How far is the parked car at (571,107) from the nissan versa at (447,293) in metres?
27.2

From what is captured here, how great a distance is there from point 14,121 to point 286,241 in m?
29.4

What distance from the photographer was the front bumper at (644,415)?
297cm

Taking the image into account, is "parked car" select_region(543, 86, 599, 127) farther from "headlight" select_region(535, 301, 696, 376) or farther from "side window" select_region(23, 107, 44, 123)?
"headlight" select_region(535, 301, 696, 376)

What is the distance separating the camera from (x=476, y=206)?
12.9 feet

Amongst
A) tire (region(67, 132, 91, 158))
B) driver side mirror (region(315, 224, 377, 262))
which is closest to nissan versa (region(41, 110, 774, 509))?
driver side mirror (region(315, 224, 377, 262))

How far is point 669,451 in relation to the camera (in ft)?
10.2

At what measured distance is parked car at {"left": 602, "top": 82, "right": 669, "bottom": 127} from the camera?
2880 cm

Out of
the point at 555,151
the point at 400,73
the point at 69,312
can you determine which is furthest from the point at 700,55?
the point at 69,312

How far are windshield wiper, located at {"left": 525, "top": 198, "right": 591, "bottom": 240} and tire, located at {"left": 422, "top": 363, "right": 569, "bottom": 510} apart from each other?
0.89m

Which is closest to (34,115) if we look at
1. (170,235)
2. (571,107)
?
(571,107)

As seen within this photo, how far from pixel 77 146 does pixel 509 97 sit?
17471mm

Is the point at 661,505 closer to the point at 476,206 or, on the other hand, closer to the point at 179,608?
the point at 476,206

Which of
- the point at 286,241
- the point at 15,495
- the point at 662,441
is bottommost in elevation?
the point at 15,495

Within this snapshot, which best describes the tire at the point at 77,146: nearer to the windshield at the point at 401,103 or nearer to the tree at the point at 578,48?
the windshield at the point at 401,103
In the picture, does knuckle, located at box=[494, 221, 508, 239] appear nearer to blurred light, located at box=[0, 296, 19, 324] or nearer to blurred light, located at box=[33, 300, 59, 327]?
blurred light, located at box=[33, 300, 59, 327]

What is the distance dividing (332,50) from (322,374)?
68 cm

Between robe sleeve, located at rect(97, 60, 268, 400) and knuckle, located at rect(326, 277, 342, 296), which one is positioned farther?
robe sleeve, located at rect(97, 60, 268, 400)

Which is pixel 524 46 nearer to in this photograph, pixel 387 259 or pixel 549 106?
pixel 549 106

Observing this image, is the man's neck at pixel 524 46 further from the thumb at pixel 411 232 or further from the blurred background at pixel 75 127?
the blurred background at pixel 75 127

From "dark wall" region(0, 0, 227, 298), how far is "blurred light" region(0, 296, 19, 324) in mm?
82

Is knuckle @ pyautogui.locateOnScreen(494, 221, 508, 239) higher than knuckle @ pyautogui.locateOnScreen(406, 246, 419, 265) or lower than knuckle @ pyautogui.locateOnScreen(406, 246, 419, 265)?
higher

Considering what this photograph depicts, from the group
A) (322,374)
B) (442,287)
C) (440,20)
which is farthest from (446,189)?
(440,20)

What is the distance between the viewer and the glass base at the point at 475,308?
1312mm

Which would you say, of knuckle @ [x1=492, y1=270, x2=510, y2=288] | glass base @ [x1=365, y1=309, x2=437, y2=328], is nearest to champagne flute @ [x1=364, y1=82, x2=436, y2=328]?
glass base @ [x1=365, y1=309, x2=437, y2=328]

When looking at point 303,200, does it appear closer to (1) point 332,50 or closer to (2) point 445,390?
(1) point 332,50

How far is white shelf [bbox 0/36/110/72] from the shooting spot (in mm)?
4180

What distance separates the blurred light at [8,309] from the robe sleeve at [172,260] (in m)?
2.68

_WHAT NEEDS TO BE DONE_
Return the entries in full, keeping every line exactly as it is.

_RESULT OF THE TASK_
How far is the parked car at (571,107) from the nissan versa at (447,293) in metres?
27.2

From what is captured here, how great a distance is there from point 14,121 to point 286,241 in m?
29.4

What distance from the photographer was the front bumper at (644,415)?
297cm

Taking the image into account, is "parked car" select_region(543, 86, 599, 127) farther from "headlight" select_region(535, 301, 696, 376) or farther from "side window" select_region(23, 107, 44, 123)?
"headlight" select_region(535, 301, 696, 376)

What is the distance separating the camera from (x=476, y=206)?
12.9 feet

Amongst
A) tire (region(67, 132, 91, 158))
B) driver side mirror (region(315, 224, 377, 262))
which is closest to nissan versa (region(41, 110, 774, 509))?
driver side mirror (region(315, 224, 377, 262))

How far is point 669,451 in relation to the camera (in ft)?
10.2

At what measured distance is parked car at {"left": 602, "top": 82, "right": 669, "bottom": 127} from the camera?
2880 cm

Out of
the point at 555,151
the point at 400,73
the point at 69,312
can you determine which is furthest from the point at 700,55?
the point at 69,312

How far are windshield wiper, located at {"left": 525, "top": 198, "right": 591, "bottom": 240} and tire, located at {"left": 422, "top": 363, "right": 569, "bottom": 510} apart from each other?
0.89m

Which is closest to (34,115) if we look at
1. (170,235)
2. (571,107)
?
(571,107)

As seen within this photo, how far from pixel 77 146 does pixel 509 97 sit?
17471mm

Is the point at 661,505 closer to the point at 476,206 or, on the other hand, closer to the point at 179,608?
the point at 476,206

Which of
- the point at 286,241
- the point at 15,495
- the point at 662,441
is bottommost in elevation?
the point at 15,495

Within this snapshot, which best describes the tire at the point at 77,146: nearer to the windshield at the point at 401,103 or nearer to the tree at the point at 578,48?
the windshield at the point at 401,103
In the picture, does knuckle, located at box=[494, 221, 508, 239] appear nearer to blurred light, located at box=[0, 296, 19, 324] or nearer to blurred light, located at box=[33, 300, 59, 327]?
blurred light, located at box=[33, 300, 59, 327]

What is the distance dividing (332,50) from (322,374)?
68 cm

Between robe sleeve, located at rect(97, 60, 268, 400) and knuckle, located at rect(326, 277, 342, 296), which one is positioned farther?
robe sleeve, located at rect(97, 60, 268, 400)

Which is pixel 524 46 nearer to in this photograph, pixel 387 259 or pixel 549 106?
pixel 549 106

Observing this image, is the man's neck at pixel 524 46 further from the thumb at pixel 411 232 or further from the blurred background at pixel 75 127?
the blurred background at pixel 75 127

From "dark wall" region(0, 0, 227, 298), how far is "blurred light" region(0, 296, 19, 324) in mm?
82

Is knuckle @ pyautogui.locateOnScreen(494, 221, 508, 239) higher than knuckle @ pyautogui.locateOnScreen(406, 246, 419, 265) or lower than knuckle @ pyautogui.locateOnScreen(406, 246, 419, 265)?
higher

Considering what this photograph depicts, from the group
A) (322,374)
B) (442,287)
C) (440,20)
which is farthest from (446,189)?
(440,20)

What is the distance between the viewer and the glass base at the point at 475,308?
1312mm

Which would you say, of knuckle @ [x1=492, y1=270, x2=510, y2=288] | glass base @ [x1=365, y1=309, x2=437, y2=328], is nearest to champagne flute @ [x1=364, y1=82, x2=436, y2=328]?
glass base @ [x1=365, y1=309, x2=437, y2=328]

When looking at point 303,200, does it appear closer to (1) point 332,50 or closer to (2) point 445,390?
(1) point 332,50

How far is white shelf [bbox 0/36/110/72] from the shooting spot (in mm)?
4180

What distance separates the blurred light at [8,309] from the robe sleeve at [172,260] (in m)?
2.68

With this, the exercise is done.